Furosemide

Mechanism of Action

Furosemide directly Inhibits the Na+/K+/2Cl- cotransporter within the thick ascending limb of the Loop of Henle (responsible for sodium permeability)
Approximately 20-25% of filtered NaCl is reabsorbed by Loop of Henle
The ascending limb of Loop of Henle is water impermeable and sodium permeable and is key to creating a hypertonic medullary interstitium required for water reabsorption
Furosemide disrupts the creation of the counter-current mechanism as sodium is retained within the lumen → therefore, an excessive amount of water is retained in the lumen with sodium and subsequently excreted
Potassium loss is accentuated due to increased volume flow through distal tubule and collecting duct
Loop diuretics also enhance production of prostaglandins → renal and venous dilation

Bioavailability (PO): 10-100%, average of 50%

Onset of action: 1-1.5 hours (PO), 5 minutes (IV)
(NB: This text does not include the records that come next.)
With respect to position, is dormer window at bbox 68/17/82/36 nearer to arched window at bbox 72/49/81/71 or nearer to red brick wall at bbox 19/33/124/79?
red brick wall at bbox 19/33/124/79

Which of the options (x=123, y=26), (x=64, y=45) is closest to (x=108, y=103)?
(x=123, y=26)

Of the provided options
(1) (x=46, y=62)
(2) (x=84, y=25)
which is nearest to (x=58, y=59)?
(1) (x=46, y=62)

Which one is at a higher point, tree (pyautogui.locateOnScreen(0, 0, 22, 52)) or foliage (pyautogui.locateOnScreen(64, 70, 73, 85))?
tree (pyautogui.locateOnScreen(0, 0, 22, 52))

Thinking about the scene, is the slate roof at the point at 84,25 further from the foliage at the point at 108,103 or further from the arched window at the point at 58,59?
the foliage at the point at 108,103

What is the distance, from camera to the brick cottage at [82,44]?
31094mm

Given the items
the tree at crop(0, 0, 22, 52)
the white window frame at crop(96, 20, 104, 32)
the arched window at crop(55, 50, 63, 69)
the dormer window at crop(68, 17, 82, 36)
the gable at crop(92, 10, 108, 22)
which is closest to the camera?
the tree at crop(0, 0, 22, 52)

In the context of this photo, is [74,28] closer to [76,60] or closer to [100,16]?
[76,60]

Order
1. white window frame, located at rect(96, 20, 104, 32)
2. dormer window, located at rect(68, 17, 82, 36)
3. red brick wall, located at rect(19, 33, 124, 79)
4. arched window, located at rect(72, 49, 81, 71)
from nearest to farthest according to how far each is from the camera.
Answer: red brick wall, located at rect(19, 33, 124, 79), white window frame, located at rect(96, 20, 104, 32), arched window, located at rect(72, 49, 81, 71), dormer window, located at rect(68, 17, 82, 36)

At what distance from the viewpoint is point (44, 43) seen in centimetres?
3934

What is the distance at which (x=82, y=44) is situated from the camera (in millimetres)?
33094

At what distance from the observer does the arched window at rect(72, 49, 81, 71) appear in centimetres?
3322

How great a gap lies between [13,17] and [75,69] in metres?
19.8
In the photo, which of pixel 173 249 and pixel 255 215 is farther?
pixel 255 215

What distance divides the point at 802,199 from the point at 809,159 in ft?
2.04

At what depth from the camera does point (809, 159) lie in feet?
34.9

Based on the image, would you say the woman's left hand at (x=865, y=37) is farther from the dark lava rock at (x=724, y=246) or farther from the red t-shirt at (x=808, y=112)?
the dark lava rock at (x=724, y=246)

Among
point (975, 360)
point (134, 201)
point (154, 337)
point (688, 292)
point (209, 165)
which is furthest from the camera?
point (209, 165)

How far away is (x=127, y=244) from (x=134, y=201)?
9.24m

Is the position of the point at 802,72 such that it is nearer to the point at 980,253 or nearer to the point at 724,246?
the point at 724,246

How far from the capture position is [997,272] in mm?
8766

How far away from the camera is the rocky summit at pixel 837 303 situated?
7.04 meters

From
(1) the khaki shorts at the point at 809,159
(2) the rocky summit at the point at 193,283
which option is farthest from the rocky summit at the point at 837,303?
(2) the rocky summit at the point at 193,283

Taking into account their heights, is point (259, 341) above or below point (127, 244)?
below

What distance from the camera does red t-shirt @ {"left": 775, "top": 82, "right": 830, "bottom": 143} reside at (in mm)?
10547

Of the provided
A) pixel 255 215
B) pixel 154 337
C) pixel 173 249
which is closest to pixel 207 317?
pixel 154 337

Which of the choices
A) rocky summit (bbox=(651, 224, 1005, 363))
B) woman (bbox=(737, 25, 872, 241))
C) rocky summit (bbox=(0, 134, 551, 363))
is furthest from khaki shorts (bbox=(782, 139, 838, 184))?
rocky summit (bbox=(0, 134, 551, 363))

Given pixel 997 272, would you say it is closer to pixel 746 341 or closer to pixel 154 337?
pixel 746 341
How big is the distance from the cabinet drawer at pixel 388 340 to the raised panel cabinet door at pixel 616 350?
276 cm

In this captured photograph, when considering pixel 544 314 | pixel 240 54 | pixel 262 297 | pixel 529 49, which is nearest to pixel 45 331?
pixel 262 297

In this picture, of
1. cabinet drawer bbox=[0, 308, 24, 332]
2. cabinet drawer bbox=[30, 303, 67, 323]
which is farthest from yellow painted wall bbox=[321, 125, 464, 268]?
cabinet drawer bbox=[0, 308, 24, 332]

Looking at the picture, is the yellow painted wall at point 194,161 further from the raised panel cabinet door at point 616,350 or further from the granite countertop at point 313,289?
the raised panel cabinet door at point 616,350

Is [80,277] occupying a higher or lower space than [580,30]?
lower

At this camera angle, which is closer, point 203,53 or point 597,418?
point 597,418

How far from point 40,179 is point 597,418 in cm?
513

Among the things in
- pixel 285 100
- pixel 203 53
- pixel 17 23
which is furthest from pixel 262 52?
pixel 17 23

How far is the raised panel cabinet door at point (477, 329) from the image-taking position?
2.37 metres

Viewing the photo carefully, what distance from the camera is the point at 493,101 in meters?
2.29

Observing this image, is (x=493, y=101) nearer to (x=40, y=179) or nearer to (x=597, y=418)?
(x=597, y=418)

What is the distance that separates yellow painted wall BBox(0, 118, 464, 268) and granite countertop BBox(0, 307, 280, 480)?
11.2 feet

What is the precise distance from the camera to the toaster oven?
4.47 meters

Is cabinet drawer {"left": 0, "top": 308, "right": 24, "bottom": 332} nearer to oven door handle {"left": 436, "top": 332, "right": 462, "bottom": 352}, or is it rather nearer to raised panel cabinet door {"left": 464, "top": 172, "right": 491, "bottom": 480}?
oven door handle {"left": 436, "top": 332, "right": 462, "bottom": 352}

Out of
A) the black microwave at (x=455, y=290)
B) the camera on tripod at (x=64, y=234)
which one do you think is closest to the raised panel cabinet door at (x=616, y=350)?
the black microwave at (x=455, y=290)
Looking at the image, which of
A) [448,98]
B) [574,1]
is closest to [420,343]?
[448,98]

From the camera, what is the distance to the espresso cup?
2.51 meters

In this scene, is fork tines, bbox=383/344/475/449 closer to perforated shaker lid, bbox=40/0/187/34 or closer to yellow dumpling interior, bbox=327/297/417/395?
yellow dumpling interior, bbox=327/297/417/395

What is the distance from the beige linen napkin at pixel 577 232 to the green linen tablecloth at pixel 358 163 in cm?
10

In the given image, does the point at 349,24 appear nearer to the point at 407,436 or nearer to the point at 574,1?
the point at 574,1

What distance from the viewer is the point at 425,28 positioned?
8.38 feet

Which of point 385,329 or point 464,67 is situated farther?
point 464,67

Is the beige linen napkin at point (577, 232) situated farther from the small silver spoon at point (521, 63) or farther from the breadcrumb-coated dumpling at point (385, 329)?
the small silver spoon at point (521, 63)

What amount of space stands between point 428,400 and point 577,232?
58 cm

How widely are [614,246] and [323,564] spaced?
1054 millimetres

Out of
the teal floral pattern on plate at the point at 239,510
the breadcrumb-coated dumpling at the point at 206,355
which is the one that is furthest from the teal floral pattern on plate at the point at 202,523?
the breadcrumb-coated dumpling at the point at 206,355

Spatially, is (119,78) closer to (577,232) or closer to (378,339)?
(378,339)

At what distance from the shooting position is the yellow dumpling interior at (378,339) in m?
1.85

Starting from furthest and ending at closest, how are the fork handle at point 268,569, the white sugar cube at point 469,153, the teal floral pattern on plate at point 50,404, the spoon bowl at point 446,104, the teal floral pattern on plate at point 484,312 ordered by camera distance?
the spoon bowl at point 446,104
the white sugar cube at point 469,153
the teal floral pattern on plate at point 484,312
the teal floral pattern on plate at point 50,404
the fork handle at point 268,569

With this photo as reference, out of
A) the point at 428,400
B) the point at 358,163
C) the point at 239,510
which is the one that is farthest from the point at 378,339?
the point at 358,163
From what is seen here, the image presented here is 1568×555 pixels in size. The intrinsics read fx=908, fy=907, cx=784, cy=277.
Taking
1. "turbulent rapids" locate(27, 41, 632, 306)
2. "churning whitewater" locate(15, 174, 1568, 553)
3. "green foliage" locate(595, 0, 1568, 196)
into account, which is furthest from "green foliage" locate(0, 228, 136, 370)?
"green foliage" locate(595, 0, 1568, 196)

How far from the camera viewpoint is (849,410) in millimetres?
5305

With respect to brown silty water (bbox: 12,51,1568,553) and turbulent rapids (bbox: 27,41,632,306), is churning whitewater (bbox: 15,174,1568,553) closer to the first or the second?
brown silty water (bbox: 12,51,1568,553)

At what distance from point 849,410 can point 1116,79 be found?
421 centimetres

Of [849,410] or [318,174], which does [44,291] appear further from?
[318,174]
Peak response: 2 hours (PO), 30 minutes (IV)

Duration of action: 4-6 hours (PO), 2 hours (IV)

Plasma half-life: 0.5-1 hours (normal renal function), 9 hours (ESRD)

Oral absorption is variable, the average bioavailability is 50% but ranges from 10-100%
Furosemide is highly albumin bound (>95%) so only trivial amounts are filtered
Enters lumen via active secretion by proximal tubule
50% of furosemide is metabolised by the kidney and 50% of furosemide is excreted unchanged
85% eliminated by kidney

The relationship of drug dose and response follows a sigmoid shape; there is a threshold dose for drug response to occur
In the case of furosemide, this relationship is patient specific given the variable bioavailability
Individuals achieve a ceiling dose at roughly IV 40mg corresponding to a excretion of 20-25% of filtered sodium (200-250mmol) in 3-4 litres of urine.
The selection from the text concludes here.